Мистер Бартоломью по-прежнему стоит лицом к камину. Девушка с задумчивым видом начинает одеваться. Одевшись, садится на скамью. Проходит время. Не выдержав долгого молчания, она окликает хозяина:
– Я одета, сэр.
Тот, словно очнувшись от грез, едва поворачивает голову и снова вперяет взгляд в огонь.
– В каких летах ты сделалась блудодейкой?
Не видя его лица, уловив необычную интонацию и подивившись неожиданному проблеску любопытства, девушка с запинкой отвечает:
– В шестнадцать лет, сэр.
– В борделе?
– Нет, сэр. Меня совратил хозяйский сын в доме, где я служила в горничных.
– В Лондоне?
– В Бристоле. Откуда я родом.
– И у тебя был ребенок?
– Нет, сэр. Но однажды хозяйка обо всем проведала.
– И наградила за труды?
– Да, если палку от метлы можно почесть за награду.
– Что же привело тебя в Лондон?
– Голод, сэр.
– Разве Господь не дал тебе родителей?
– Они не пожелали принять меня обратно в свой дом, сэр. Они из «друзей».
– Каких еще друзей?
– Люди их называют квакерами [13], сэр. Хозяин с хозяйкой тоже были «друзья».

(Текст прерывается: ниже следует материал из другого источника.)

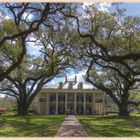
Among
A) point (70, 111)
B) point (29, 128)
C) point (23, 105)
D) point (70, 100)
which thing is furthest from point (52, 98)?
point (29, 128)

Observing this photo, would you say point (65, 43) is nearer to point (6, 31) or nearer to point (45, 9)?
point (6, 31)

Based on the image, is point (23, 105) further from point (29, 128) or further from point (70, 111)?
point (29, 128)

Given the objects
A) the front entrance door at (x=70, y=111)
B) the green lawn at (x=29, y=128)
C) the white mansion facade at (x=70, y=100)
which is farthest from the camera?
the white mansion facade at (x=70, y=100)

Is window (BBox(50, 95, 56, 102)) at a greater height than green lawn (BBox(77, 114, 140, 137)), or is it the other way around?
window (BBox(50, 95, 56, 102))

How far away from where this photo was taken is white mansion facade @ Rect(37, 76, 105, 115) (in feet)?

Мистер Бартоломью поворачивается и стоит, широко расставив ноги и заложив руки за спину.
– Что было дальше?
– Прежде чем дело вышло наружу, молодой человек подарил мне перстенек.
Он, сэр, украл его у матери из шкатулки. А как все открылось, я и смекнула, что хозяйка непременно всклепает на меня, потому что ничему дурному про сына она не верила. Продала я перстенек и подалась в Лондон.
Там определилась на место и уже было решила, что все беды позади. Так нет: вздумалось хозяину утолить со мной похоть. Я боялась потерять место, пришлось уступить. Дошло это до моей новой хозяйки, и опять я оказалась на улице. Волей-неволей начала христарадничать: что же остается, если честной работы не найти? Придешь наниматься в горничные, а хозяйка поглядит на тебя и откажет. Чем-то им мое лицо было не по нраву. – Она прерывает рассказ и, помолчав, добавляет:
– Если бы не нужда, не занялась бы я этим промыслом. Да и мало кто занялся бы.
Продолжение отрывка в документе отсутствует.